Work task: Select every line containing the word "specified" from the material, and copy those lines.

====================

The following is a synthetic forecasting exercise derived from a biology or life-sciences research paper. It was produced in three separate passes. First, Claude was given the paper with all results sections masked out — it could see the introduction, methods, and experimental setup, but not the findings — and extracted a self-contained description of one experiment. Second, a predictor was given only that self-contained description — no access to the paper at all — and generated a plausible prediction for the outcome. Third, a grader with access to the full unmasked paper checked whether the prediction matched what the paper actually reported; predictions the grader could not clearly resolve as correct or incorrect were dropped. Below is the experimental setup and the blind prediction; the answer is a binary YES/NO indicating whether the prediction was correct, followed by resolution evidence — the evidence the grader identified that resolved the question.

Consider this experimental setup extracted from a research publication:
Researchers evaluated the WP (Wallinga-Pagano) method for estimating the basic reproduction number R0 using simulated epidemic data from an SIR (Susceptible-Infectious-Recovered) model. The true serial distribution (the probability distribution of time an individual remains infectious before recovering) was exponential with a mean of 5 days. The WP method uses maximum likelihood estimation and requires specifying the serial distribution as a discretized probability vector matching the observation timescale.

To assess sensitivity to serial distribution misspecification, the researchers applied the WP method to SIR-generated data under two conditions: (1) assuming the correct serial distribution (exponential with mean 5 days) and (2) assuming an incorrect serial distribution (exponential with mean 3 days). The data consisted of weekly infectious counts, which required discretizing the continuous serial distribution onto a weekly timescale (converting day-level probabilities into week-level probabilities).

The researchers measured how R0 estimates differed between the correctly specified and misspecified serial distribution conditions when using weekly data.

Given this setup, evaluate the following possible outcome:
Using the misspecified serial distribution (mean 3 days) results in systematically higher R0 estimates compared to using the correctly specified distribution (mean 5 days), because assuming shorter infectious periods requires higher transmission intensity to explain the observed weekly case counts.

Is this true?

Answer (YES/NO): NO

====================

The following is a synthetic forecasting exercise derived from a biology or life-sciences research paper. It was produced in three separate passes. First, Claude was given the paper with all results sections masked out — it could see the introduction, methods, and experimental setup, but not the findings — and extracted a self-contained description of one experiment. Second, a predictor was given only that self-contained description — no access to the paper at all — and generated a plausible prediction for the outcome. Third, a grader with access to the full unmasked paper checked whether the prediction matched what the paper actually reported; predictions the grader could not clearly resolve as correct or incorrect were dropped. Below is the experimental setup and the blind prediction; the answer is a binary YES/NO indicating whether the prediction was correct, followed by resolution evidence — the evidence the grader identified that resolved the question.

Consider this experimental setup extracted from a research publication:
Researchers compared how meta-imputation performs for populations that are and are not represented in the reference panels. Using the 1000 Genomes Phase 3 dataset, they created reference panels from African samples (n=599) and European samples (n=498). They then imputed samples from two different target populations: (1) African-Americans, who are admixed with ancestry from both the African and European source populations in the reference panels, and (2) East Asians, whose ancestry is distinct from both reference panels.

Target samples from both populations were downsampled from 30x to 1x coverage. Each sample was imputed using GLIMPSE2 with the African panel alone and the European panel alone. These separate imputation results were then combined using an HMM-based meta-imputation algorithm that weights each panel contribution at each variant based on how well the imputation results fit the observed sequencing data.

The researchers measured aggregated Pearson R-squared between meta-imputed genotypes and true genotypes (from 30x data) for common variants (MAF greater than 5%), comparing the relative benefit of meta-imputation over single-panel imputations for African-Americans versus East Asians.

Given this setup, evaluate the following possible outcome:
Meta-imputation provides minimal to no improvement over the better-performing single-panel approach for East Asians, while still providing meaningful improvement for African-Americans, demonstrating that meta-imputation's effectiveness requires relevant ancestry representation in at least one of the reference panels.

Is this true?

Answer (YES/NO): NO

====================

Result for this exercise:
The researchers measured how R0 estimates differed between the correctly specified and misspecified serial distribution conditions when using weekly data.
Using the misspecified serial distribution (mean 3 days) results in systematically higher R0 estimates compared to using the correctly specified distribution (mean 5 days), because assuming shorter infectious periods requires higher transmission intensity to explain the observed weekly case counts.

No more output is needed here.